Same Object: Different Relative Distance to Observer; Image: © Justin Starr 2015

Different Objects: Same Distance from Observer, © Justin Starr 2015

Different Objects: Same Distance from Observer; Image: © Justin Starr 2015

 We will have to divide the degrees into smaller units: arcminutes (1°=60 arcminutes) and arcseconds (1 arcminute = 60 arcseconds). In the case of determining how large Mars will appear, we will use the small angle-formula:

a_{arcseconds}= \frac{206265*d}{D}

  • a_{arcseconds} = angular diameter in arcseconds
  • 206265 = number of arcseconds in 1 radian
  • d = object’s physical diamter
  • D = physical distance to the object

Now we should have all of the tools we will need to pick apart the claims of this questionable Facebook post.

1) August 27 00:30 Lift your eyes and look up at the night sky.

OK, for starters they don’t give a location – 12:30am for whom, exactly? Eastern Time?

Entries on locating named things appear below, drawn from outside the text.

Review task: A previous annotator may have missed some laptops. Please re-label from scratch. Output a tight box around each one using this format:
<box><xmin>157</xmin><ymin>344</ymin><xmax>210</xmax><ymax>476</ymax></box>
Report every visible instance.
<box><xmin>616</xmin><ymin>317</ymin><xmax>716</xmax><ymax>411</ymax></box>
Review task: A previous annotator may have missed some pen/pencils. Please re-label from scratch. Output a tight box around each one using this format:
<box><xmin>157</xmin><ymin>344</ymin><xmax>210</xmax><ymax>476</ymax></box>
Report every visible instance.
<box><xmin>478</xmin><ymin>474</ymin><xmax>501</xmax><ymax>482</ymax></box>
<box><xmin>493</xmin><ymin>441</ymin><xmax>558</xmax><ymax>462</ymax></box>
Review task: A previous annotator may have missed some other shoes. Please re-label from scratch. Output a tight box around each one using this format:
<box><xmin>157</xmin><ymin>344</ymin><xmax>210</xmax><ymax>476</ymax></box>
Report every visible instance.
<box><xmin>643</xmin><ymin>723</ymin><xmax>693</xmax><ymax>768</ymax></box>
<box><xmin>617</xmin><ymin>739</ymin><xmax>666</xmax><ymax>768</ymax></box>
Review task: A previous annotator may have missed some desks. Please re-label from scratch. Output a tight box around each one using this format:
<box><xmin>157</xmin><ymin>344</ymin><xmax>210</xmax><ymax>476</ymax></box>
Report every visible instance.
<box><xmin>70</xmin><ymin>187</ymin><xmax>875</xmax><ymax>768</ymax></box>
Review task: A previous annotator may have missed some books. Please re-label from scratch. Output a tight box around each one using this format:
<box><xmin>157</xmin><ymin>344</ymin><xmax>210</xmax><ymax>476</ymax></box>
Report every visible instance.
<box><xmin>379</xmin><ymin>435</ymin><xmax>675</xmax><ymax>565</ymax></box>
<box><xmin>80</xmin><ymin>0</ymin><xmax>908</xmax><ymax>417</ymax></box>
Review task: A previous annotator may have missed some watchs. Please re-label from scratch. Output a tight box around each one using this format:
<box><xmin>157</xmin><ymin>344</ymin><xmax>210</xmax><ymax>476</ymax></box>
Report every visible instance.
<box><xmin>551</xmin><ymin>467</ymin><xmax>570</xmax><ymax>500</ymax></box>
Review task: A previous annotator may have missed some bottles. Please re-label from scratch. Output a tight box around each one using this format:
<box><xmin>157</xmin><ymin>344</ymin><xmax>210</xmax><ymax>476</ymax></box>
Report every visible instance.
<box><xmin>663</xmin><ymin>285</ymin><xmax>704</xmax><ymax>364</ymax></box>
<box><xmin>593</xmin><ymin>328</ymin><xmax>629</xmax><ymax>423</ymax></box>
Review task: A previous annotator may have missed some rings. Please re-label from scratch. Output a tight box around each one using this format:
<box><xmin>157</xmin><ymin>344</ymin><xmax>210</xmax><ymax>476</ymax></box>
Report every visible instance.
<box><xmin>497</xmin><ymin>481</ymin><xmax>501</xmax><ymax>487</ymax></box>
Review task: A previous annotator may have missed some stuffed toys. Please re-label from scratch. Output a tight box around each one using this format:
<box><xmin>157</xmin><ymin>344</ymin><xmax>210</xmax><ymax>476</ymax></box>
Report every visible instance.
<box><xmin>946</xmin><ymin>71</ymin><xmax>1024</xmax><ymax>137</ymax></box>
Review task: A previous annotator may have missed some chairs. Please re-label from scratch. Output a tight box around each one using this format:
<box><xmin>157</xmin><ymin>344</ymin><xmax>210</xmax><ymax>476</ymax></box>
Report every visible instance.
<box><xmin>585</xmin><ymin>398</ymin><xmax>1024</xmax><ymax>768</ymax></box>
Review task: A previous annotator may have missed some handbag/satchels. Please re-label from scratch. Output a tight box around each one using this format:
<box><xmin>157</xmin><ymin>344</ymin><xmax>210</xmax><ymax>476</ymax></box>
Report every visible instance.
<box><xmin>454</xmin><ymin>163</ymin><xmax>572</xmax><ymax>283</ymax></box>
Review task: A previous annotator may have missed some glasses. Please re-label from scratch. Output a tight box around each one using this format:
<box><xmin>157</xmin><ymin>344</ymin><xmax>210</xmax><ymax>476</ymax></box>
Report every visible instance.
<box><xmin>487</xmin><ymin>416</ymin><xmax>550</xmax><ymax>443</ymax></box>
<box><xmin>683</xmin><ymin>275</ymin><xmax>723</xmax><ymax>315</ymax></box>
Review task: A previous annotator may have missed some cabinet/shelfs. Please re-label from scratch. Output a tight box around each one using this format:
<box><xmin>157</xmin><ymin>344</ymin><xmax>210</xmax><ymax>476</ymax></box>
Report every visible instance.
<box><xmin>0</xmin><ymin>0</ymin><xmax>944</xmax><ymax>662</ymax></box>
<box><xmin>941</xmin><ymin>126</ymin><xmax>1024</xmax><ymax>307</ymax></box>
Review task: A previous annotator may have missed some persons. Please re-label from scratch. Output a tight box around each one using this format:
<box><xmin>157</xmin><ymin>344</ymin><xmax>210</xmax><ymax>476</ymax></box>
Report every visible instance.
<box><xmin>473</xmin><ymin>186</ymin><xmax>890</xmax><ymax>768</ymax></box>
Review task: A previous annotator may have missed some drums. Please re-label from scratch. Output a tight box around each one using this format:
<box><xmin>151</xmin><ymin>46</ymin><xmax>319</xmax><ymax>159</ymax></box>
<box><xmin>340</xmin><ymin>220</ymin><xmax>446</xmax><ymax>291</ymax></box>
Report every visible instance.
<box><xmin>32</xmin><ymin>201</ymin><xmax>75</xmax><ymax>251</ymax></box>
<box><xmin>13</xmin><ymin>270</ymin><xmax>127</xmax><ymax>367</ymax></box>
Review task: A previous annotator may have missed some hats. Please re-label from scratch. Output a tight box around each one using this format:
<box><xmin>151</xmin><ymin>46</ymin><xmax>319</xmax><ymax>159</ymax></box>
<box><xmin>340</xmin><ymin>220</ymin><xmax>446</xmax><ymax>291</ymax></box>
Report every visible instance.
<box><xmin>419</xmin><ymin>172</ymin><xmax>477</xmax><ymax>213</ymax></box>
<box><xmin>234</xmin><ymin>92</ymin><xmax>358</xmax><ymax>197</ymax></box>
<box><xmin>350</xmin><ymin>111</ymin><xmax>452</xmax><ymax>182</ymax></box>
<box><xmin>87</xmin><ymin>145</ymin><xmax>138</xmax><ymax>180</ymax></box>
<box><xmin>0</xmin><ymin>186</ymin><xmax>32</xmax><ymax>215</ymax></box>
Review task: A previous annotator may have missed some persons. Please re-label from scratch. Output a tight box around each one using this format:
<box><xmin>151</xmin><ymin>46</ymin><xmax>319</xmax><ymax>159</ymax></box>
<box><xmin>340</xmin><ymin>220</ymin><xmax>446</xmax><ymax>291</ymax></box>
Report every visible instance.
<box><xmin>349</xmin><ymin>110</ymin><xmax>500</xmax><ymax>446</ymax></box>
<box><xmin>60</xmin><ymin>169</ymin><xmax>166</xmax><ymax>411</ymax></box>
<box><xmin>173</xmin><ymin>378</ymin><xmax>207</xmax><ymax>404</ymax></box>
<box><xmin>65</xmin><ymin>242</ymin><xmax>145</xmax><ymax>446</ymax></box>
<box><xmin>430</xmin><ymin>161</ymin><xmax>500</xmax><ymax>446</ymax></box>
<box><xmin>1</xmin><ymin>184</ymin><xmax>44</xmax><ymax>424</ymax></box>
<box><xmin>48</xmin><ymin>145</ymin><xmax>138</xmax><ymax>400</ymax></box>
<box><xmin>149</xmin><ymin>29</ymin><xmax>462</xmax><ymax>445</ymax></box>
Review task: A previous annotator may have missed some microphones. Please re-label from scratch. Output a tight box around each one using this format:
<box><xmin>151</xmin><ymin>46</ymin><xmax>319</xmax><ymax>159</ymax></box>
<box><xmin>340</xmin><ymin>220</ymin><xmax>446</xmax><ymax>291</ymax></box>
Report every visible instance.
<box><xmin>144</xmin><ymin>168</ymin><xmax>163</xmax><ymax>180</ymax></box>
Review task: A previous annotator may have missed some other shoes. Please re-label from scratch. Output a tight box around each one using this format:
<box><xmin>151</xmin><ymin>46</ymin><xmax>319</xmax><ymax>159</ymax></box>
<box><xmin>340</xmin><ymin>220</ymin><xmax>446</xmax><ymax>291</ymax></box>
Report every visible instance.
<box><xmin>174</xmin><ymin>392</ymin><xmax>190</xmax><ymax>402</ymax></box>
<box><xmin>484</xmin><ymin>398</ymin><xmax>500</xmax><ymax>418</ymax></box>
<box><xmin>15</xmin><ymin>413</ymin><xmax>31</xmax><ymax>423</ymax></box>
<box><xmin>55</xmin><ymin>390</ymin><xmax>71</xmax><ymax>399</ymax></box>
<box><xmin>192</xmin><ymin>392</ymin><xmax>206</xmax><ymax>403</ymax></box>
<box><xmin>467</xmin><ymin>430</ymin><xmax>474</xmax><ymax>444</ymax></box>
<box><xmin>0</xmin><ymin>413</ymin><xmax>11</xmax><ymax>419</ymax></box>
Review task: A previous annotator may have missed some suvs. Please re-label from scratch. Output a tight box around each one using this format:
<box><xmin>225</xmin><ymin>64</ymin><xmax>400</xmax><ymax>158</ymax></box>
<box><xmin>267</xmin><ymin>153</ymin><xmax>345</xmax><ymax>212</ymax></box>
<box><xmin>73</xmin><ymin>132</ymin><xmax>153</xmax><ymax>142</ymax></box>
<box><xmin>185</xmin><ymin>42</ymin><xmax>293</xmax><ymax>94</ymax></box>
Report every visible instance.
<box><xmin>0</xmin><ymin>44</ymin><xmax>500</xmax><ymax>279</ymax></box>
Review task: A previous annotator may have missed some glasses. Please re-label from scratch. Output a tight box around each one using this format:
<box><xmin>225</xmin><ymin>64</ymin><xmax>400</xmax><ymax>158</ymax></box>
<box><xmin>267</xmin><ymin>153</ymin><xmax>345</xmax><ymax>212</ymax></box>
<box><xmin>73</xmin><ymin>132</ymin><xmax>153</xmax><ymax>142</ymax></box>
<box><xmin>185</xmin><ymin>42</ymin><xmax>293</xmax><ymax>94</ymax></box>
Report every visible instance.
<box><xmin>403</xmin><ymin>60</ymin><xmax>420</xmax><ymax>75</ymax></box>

Greenwich time? Let’s pick a location: New York City. Now the post does not actually specifically say that Mars will be next to the Moon. It says it will look “like two of the moon (sic) above the ground,” and the Photoshopped image shows them adjacent to one another. Let’s see what our planetarium software has to say.

Stellarium set to New York City, 15/08/27 00:30 EDT.

Stellarium set to New York City, 15/08/27 00:30 EDT.

Notice anything missing? There’s no Mars! It will not even rise until nearly 4:30am. And just to nitpick, the Moon will not be but rather a waxing gibbous. STRIKE ONE!.

2) “On this night, the planet Mars will pass just 34.65 million miles from the Earth.”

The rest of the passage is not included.